Agropastoralismus (aus lat. ager Acker und pastor Hirte, Hüter ) bezeichnet eine Kombinationsform von Landwirtschaft mit Viehhaltung. Agropastoralisten können sesshaft, in Transhumanz oder nomadisch leben. Sesshaftigkeit ergibt sich durch eine bodenfeste Behausung, die das Jahr über genutzt wird. Es werden keine mehrtägigen Wanderungen zur Futtersuche wie etwa beim Nomadismus durchgeführt.

Agropastoralismus ist eine Form des Halbnomadismus.

Primäre Wirtschaftsgrundlage beim Nomadismus ist die Viehhaltung mit Schaf, Ziege, Kamel/Dromedar, Rind/Yak und/oder Pferd auf Naturweide. Im periodischen Rhythmus werden zum Teil große räumliche Distanzen zurückgelegt, um Futter und Wasser zu finden. Die vornehmliche Subsistenzwirtschaft des Nomadentums kann durch begrenzten Absatz von tierischen Erzeugnissen auf Lokalmärkten, Handel, räuberische Überfälle, Transport- und Militärdienste sowie Tributzahlungen erweitert werden.
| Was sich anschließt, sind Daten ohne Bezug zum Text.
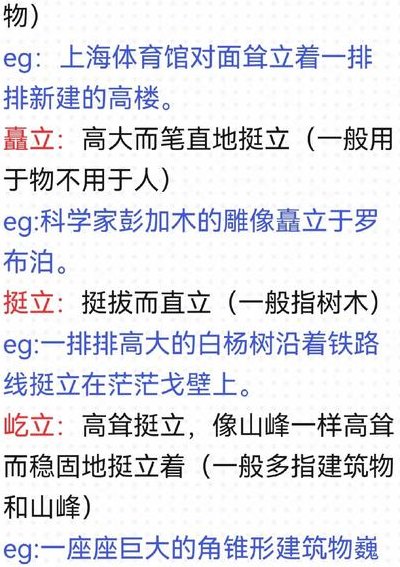 矗立和屹立的区别（矗立和屹立是近义词吗）
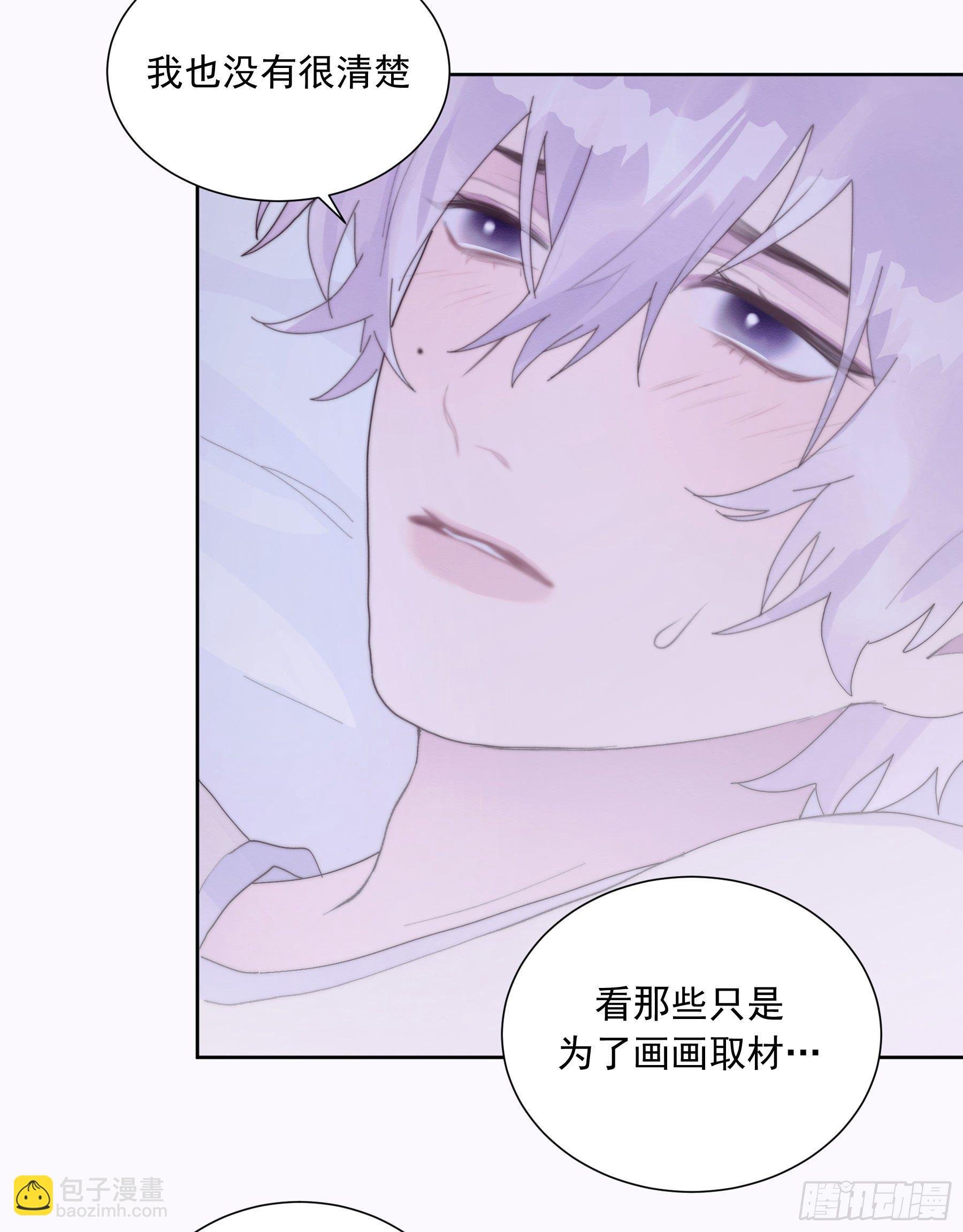 第32颗：探讨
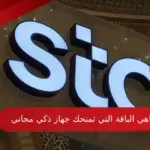 ماهي الباقة التي تمنحك جهاز ذكي مجاني stc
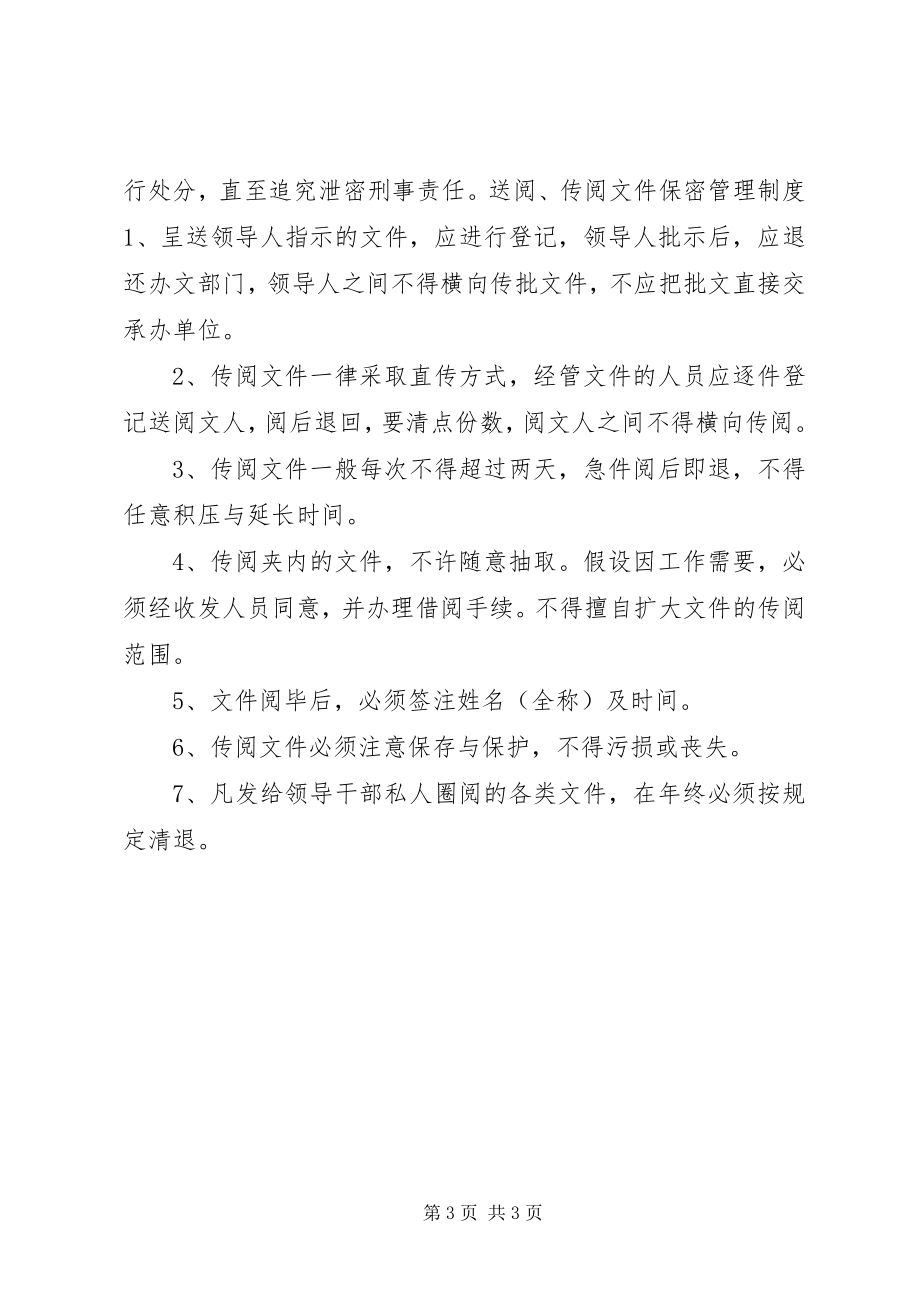 2023年机关各项保密工作管理制度.docx_第3页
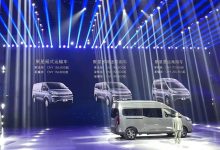 售13.68万元起 依维柯聚星正式上市-透彻科技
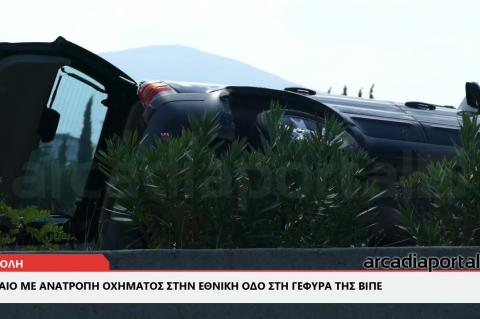 ArcadiaPortal.gr Τροχαίο με ανατροπή οχήματος στην Εθνική Οδό στη γέφυρα της ΒΙΠΕ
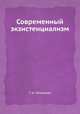 Современный экзистенциализм, Т. И. Ойзерман 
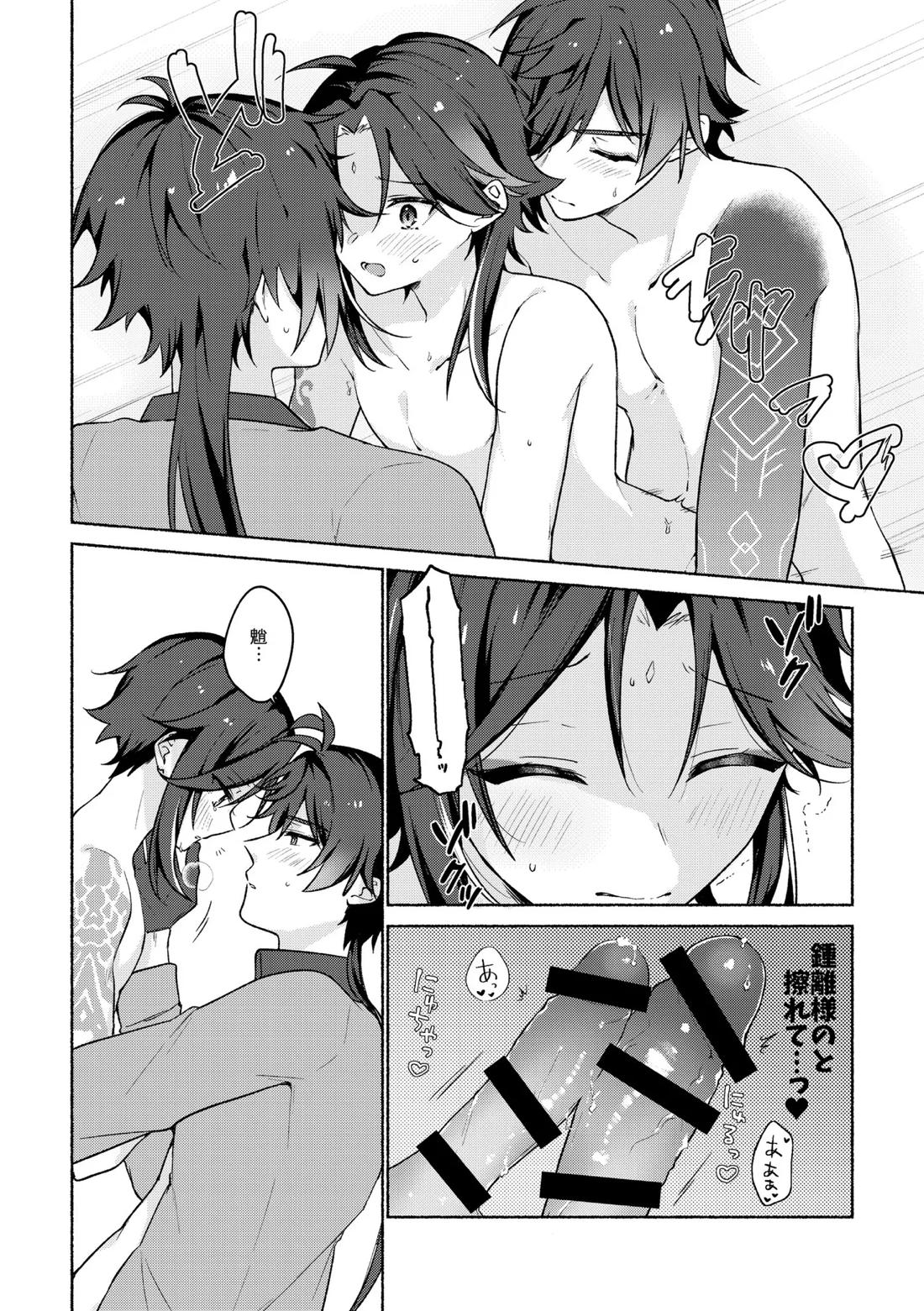 龍交鵬友【原神/鍾魈】 page 13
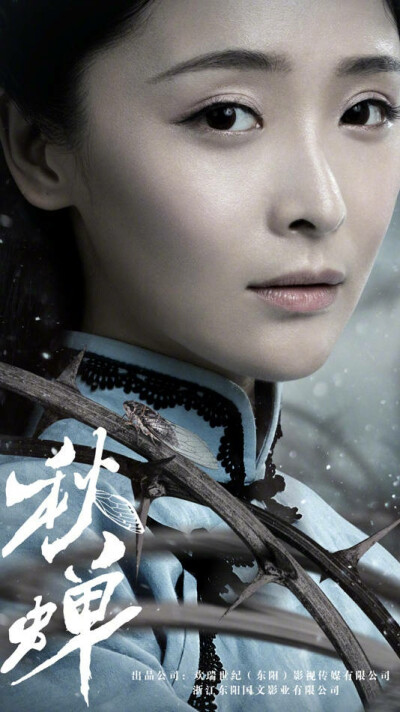 秋蝉 何樱 李曼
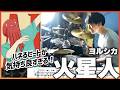 【ハネビート気持ち良すぎ】『火星人／ヨルシカ』を生ドラムで叩いてみたら楽しすぎた【楽譜付き】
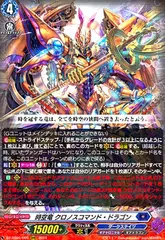 2026年最新】時空竜クロノスコマンド・ドラゴンの人気アイテム - メルカリ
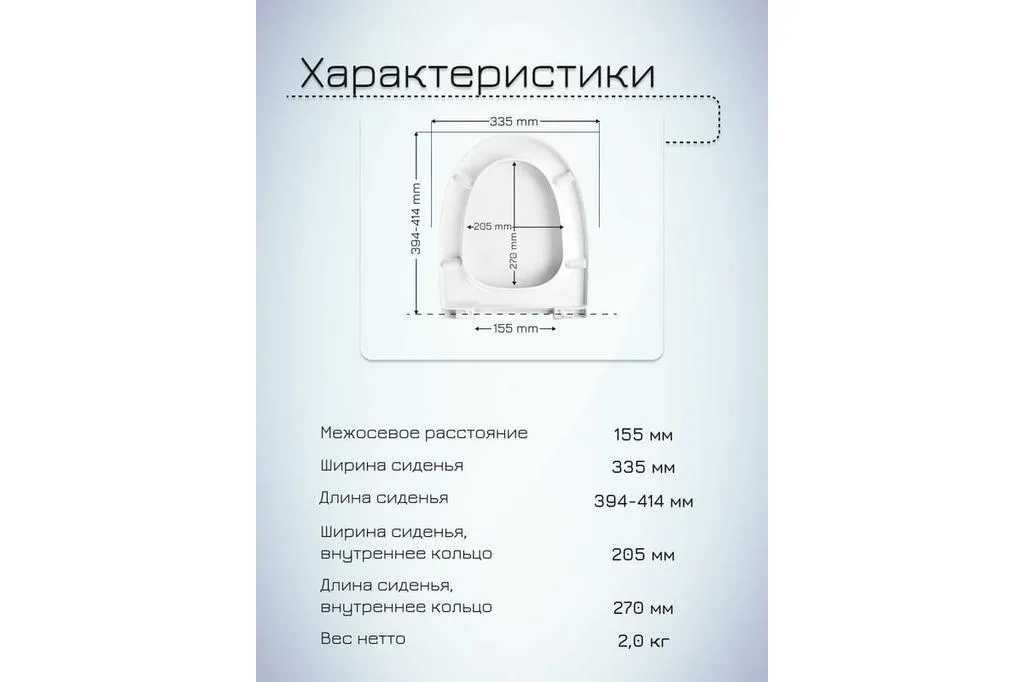 УТ-00633259_2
Agropastoralismus herrscht dann, wenn dem Getreideanbau eine wirtschaftliche oder existenzsichernde Bedeutung zukommt. Nomaden wechseln durch den Zwang der Futtersuche ihren Siedlungsplatz und besitzen daher leicht bewegliche oder natürliche Behausungen. Sie leben in (Teil-)Stämmen, Sippen oder Clans, (Groß-)Familien oder In-Gruppen.